« Drôle de métier ». Chute du Mur de Berlin, la nuit où j’ai failli dormir…
Des histoires de reporter qu’on adore se raconter entre nous mais qu’on ne publie jamais. Ratages, bourdes, coup de veine ou de malchance, situations ridicules voire grotesques, reporters désespérés, perdus, ou sauvés in-extrémis… Allez, on vous dit tout!
J’étais à Berlin la nuit où le mur est tombé, envoyé par France-Soir. À Berlin –Est, dans ce qui était encore la RDA. Cette extraordinaire nuit de la liberté, j’ai failli la passer sous la couette. Pour le restant de mes jours, on aurait dit : « mais si, tu sais, c’est celui qui a dormi la nuit du Mur ».
L’histoire commence par une suggestion d’un rédacteur en chef : « Va en Allemagne de l’Est et rapporte-nous des histoires ».
Ce 9 novembre, je débarque à l’aéroport de Tegel, à Berlin-Ouest. Direction l’un des deux points de passage réservés aux étrangers, celui de Friedrich Strasse, pour les piétons (l’autre était le fameux Checkpoint Charlie, surtout dédié aux véhicules).
Me voilà donc à la réception du Palast Hotel, où je rencontre un photographe français de l’AFP. J’allume la télé, par réflexe. Il est 19h45. J’ai posé mon sac à Berlin à la minute même où l’histoire va basculer. À l’écran, une conférence de presse de Günter Schabowski, un membre du Comité central du SED, le Parti Socialiste Unifié qui dirige le pays. Langue de bois au menu. Un type arrive et passe un papier à Schabowski, qui toujours sur le même ton monocorde dit un truc du genre « On me dit que les citoyens de RDA peuvent maintenant voyager à l’Ouest sans autorisation ». Des mains se lèvent : « Mais alors, ça veut dire que le mur ne sert plus à rien ? » L’apparatchik hausse les épaules.
Nous décidons d’aller voir les points de passage réservés aux citoyens de RDA. Nous interpellons de loin un Vopo, un policier de l’Est : « Vous savez, qu’on peut passe librement ? » De loin, l’ordre claque « sortez de la zone frontière ! »
Juste à ce moment arrive une Trabant, une de ces petites voitures à moteur deux- temps de la RDA. À bord de la pétrolette, des jeunes désabusés : « on a fait tous les points de passage, rien de nouveau ».

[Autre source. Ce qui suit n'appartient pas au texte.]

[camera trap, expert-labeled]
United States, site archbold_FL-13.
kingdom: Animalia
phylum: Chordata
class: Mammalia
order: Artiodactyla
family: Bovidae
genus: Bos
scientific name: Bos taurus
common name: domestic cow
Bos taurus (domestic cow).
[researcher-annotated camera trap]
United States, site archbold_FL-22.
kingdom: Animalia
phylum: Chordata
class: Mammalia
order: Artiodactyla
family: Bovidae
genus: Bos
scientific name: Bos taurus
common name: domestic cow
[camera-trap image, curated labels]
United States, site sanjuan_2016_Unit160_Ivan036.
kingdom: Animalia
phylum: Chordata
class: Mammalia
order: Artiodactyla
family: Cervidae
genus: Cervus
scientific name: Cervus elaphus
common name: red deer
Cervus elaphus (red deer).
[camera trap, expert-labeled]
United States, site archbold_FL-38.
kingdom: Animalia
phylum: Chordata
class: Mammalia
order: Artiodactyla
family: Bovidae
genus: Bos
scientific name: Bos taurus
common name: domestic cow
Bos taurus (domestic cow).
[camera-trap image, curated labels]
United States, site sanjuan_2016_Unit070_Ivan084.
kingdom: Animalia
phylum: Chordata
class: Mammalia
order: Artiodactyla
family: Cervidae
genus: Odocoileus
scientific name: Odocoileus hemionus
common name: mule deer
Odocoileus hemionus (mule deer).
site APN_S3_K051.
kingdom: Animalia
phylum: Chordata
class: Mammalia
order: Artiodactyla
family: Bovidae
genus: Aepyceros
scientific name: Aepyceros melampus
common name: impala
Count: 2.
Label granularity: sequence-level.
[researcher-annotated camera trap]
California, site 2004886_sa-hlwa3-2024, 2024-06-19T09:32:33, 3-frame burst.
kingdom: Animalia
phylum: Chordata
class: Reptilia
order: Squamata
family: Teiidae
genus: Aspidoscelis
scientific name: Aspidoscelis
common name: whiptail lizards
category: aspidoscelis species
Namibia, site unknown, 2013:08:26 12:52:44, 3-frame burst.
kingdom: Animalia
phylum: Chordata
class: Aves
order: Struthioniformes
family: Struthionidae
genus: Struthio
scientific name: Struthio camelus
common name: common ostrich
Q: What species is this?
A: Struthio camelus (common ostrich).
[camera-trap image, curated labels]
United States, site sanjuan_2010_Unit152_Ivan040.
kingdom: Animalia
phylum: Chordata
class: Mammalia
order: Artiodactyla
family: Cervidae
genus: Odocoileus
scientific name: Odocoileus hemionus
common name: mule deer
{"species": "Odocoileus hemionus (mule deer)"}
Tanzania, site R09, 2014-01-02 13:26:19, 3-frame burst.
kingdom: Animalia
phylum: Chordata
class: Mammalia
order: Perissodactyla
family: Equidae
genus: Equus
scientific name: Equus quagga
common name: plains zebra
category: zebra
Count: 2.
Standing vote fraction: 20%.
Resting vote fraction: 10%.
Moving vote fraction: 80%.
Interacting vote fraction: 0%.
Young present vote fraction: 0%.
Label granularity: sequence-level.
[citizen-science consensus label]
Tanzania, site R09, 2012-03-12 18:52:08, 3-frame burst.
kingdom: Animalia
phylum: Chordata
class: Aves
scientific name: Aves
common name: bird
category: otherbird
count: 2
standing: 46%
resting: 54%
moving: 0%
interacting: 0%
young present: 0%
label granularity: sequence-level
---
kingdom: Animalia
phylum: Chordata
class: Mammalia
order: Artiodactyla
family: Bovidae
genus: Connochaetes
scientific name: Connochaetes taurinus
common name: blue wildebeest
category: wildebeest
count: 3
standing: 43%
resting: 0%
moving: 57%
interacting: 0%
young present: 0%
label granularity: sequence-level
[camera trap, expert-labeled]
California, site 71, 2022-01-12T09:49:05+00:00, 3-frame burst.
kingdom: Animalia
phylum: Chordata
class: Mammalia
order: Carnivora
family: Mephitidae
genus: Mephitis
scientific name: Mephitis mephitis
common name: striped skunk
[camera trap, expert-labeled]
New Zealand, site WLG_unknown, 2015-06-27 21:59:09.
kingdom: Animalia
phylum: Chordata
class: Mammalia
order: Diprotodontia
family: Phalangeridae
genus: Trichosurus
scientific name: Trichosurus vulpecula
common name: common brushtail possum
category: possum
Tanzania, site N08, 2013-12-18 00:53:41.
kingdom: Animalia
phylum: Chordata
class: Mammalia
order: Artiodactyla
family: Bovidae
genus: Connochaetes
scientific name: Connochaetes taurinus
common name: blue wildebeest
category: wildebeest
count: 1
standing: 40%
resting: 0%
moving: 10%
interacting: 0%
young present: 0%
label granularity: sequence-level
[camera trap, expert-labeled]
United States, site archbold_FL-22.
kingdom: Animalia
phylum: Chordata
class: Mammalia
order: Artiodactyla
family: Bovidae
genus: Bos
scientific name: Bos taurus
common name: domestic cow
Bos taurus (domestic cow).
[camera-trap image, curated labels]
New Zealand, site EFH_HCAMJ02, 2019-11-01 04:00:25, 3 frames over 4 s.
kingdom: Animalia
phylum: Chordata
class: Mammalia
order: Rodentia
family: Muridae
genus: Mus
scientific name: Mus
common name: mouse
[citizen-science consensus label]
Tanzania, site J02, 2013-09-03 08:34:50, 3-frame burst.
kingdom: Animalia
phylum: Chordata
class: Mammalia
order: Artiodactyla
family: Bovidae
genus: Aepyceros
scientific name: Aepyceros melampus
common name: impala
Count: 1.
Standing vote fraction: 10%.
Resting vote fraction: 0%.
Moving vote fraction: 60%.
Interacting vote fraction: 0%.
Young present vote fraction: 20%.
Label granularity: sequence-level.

Il est environ 23h, mieux vaut dormir un peu avant des journées chargées. Par acquit de conscience j’allume la télé et je vois…des images de checkpoint Charlie. Des centaines d’Allemands de l’Est s’y étaient rassemblés, attirés par ce lieu emblématique. Nous faisons du Trabant-stop et découvrons un spectacle étonnant : là-bas, à l’ouest, derrière les chicanes et les guérites, on entend une rumeur et on devine dans la nuit une foule désordonnée, des bouteilles de champagne brandies au-dessus des têtes.
De notre côté, à l’Est, tout le monde attend sagement. En rang. Les habitudes de discipline ne changent pas en un jour. Dans la file, un slogan monte : « Wir kommen wieder ! » (Nous allons revenir! ). Au bout d’un moment, la porte s’ouvre. Un officier de police au physique massif commence à contrôler les passeports. Cette fois la foule fait pression, la file se défait. Et le gros Vopo escalade sa guérite. Il fait un large geste du bras qui veut dire « allez-y ».
Et la foule s’engouffre pour une nuit de folie. La nuit où j’ai failli dormir.